◎未発の中
(2006-07-19)
日本の政治は薩摩長州というのは、戦前だけではなく、戦後も連綿とその影を落としている。一例として、安倍晋三は長州閥代表である。
さて明治維新の大乱の中で、利害得失について大局観を失わずに物事を進めていくためには、個人や一国という人間を超えた立場、己れを捨て去った立場に立たないとならないものである。そこで、幕府方の一人が禅を極めた山岡鉄舟であり、かたや倒幕勢力の薩摩の西郷どんが、これまた禅に打ち込んでいたことはあまり知られていない。
禅なくして、明治新政府の時代を先取りした舵取りの一定の成功はなかったことだろう。新知識、新技術が洪水のように導入されたが、それがそれなりに成功したのは、禅によるバランスのとれた判断力があったと見るべきだろう。
西郷隆盛は、17歳から28歳までの間、一日も怠ることなく、誓光寺の無三住職について禅をしていた。大山巌が、朝早く西郷隆盛の家を訪れると、既に西郷は無三住職の下から帰って来ていたものだという。
ある日西郷隆盛は、無三和尚に言われた。
「貴下の学んでいる儒書には、喜怒哀楽の未だ発せざる、これを中という、とあるが、未発の中とは何か。」
南洲(西郷隆盛)は、さっそくいろいろと説明した。
すると和尚はすかさず言った。「それは文字の講釈じゃ。朱子や王陽明など古人の残り糟をなめる死に学問だ。おまえさんの活きた本物を出して見せなさい。」
南洲は茫然自失し、唖然として答える言葉がなかった。それから一週間、猛然と禅に打ち込み、ついに未発の中を大悟した。

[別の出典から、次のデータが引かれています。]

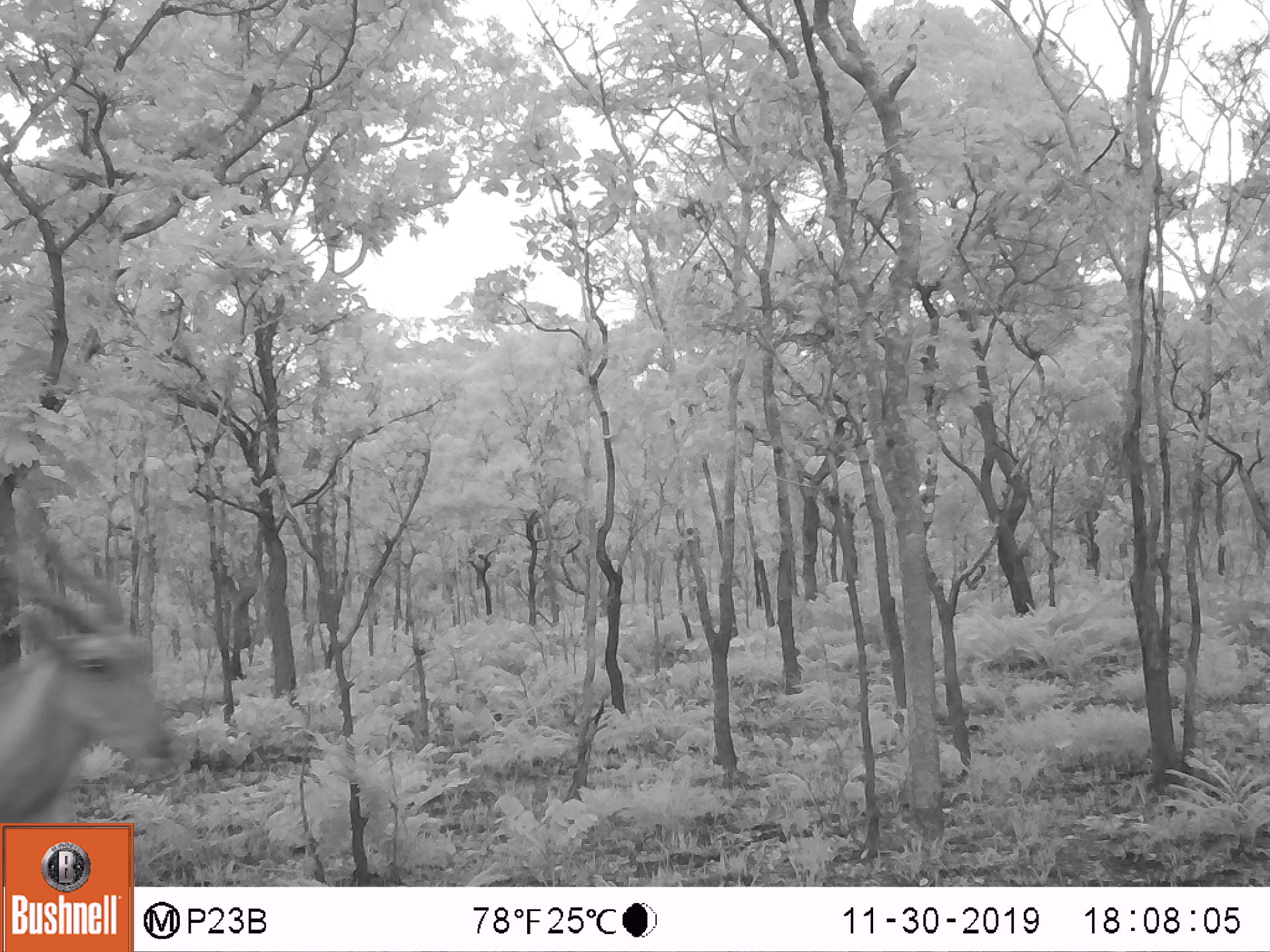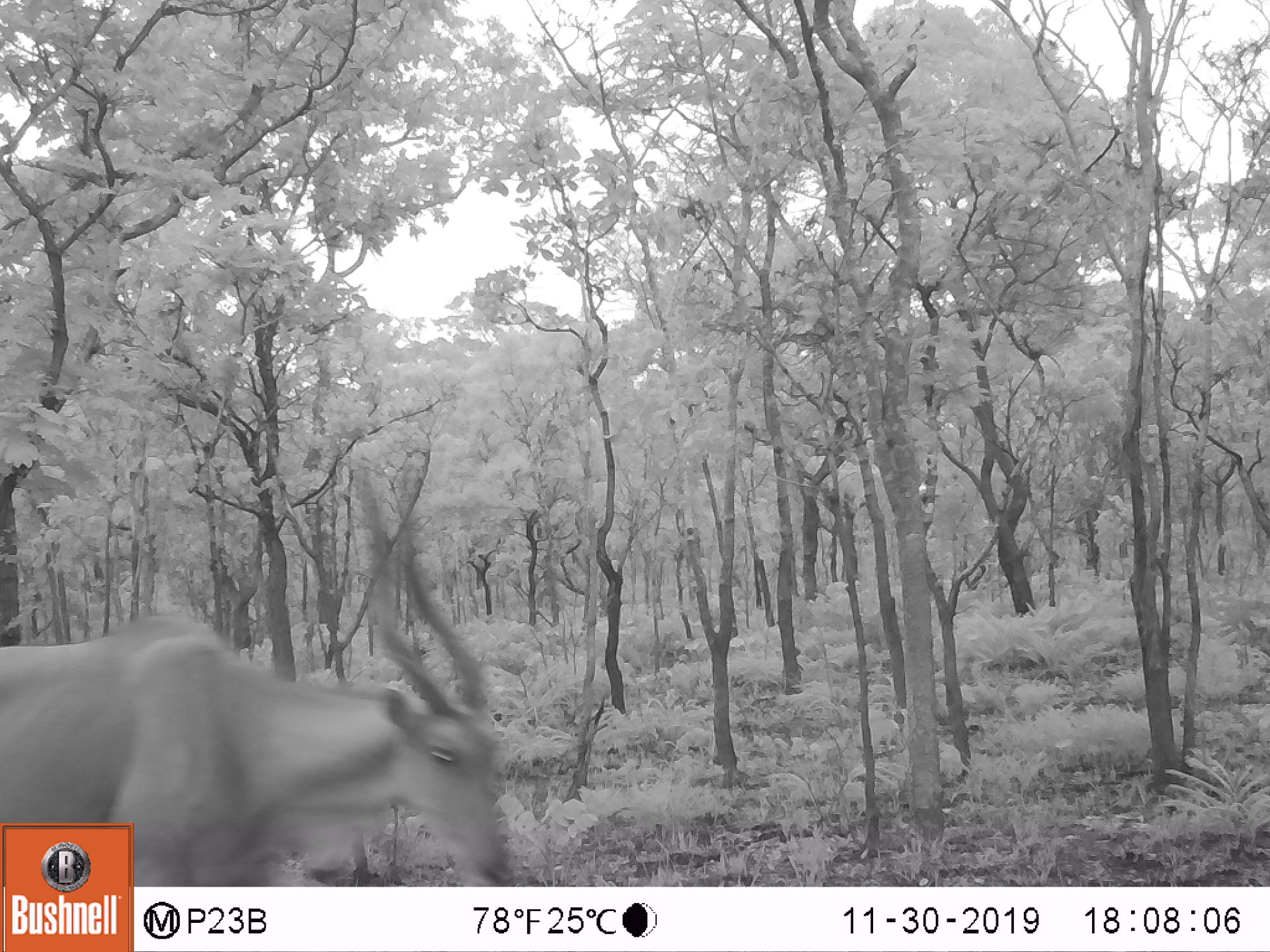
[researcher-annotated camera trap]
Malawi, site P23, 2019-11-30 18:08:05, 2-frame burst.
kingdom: Animalia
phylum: Chordata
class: Mammalia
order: Artiodactyla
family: Bovidae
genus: Tragelaphus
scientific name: Tragelaphus oryx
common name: common eland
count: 1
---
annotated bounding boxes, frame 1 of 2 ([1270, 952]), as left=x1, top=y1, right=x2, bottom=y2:
common eland: left=2, top=481, right=179, bottom=820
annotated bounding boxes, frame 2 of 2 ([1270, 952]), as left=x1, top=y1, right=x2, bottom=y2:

昨今は、知識だけつけて、良い大学に入りさえすれば、将来が開けるとか、難しい資格試験の勉強をして良い資格をとりさえすれば、一生安泰だと思っている人が多い。
ところが資格や高学歴の前に、人生の一大事である『何のために生きるか』について、一つの回答を持っていなければ、人生行路の途中で『うつ』になったり、心身のバランスを崩したりすることが多いのではないか。内面に出なければ、家庭崩壊などの外面に出ることもあるのではないか。
人は、人生のあらゆる局面を「資格」や「学歴」や「知識」や「金」で解決できるものではない。
あの大西郷ですら、10年以上『何のために生きるか』という大問題と格闘した。いわんや市井の凡人ならもっと努力が必要だろう。その方法は、何も臨済禅に限る必要はないけれど、自分にあった冥想によって、納得できるまでアプローチしていく人が増えなければ、日本の未来も、世界の平和も、個々の家庭の安穏もあるまい。